→ **RAW DATA**
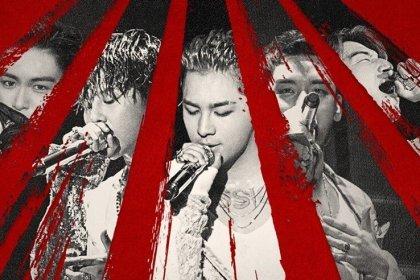BIG BANG ทำเซอร์ไพรส์ จัดคอนเสิร์ตสิ้นปีนี้ ที่ Gocheok Sky Dome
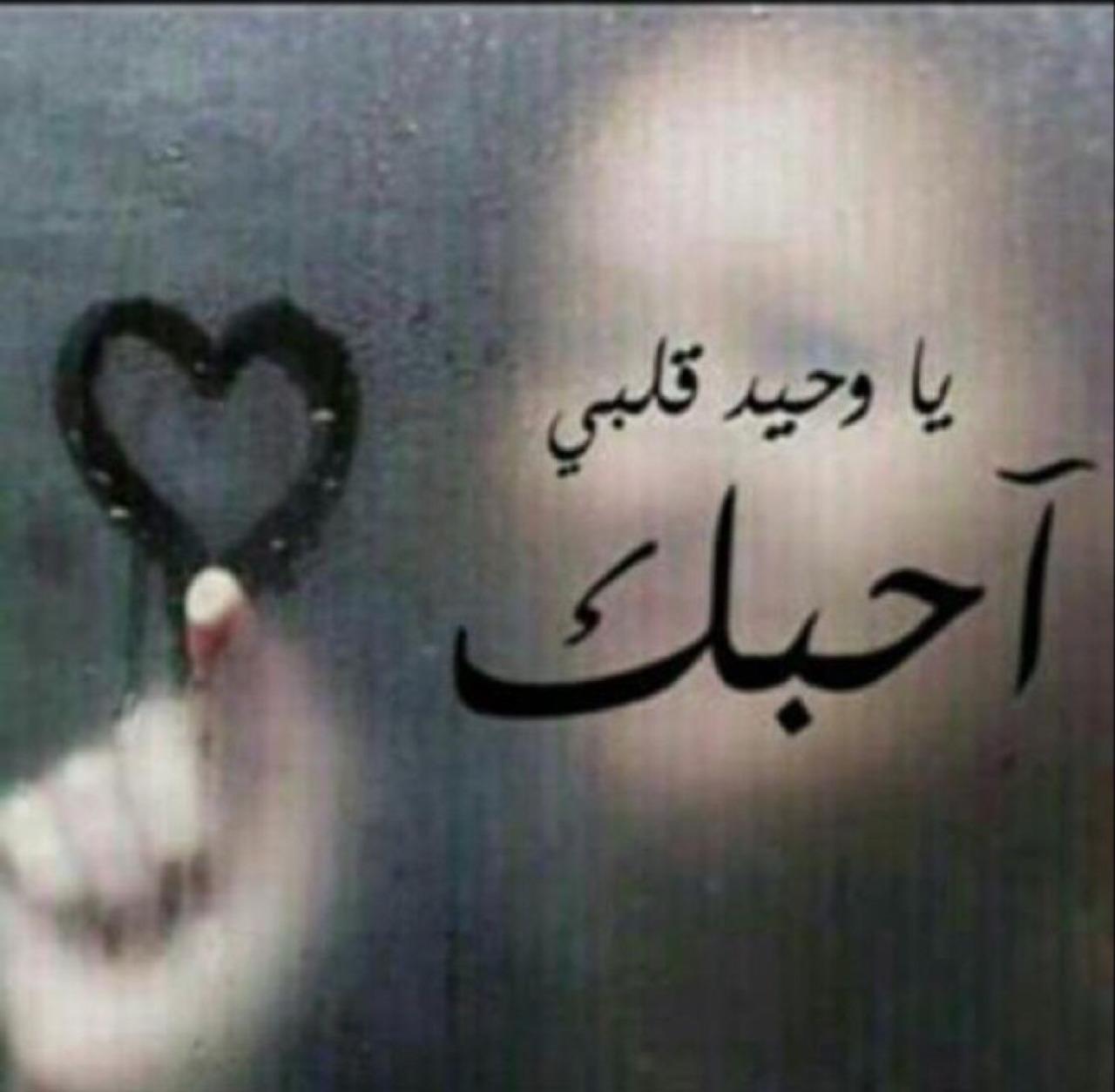 صورة صورحب حزينة جديدة , قلبى اتكسر بسببك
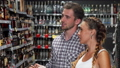 スーパーマーケット ぶどう酒 ワインの動画 45244504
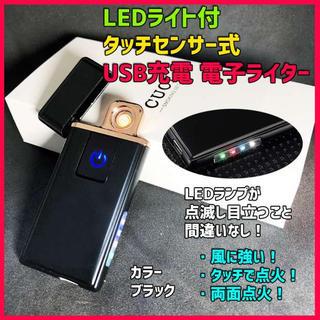 4色LEDライト タッチセンサー USB充電式 電熱ライター  ■ブラック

→ **YOUR OBJECTIVE**
Return the complete data unchanged and include none of the pictures.

→ **RESULT**
BIG BANG ทำเซอร์ไพรส์ จัดคอนเสิร์ตสิ้นปีนี้ ที่ Gocheok Sky Dome
 صورة صورحب حزينة جديدة , قلبى اتكسر بسببك
 スーパーマーケット ぶどう酒 ワインの動画 45244504
 4色LEDライト タッチセンサー USB充電式 電熱ライター  ■ブラック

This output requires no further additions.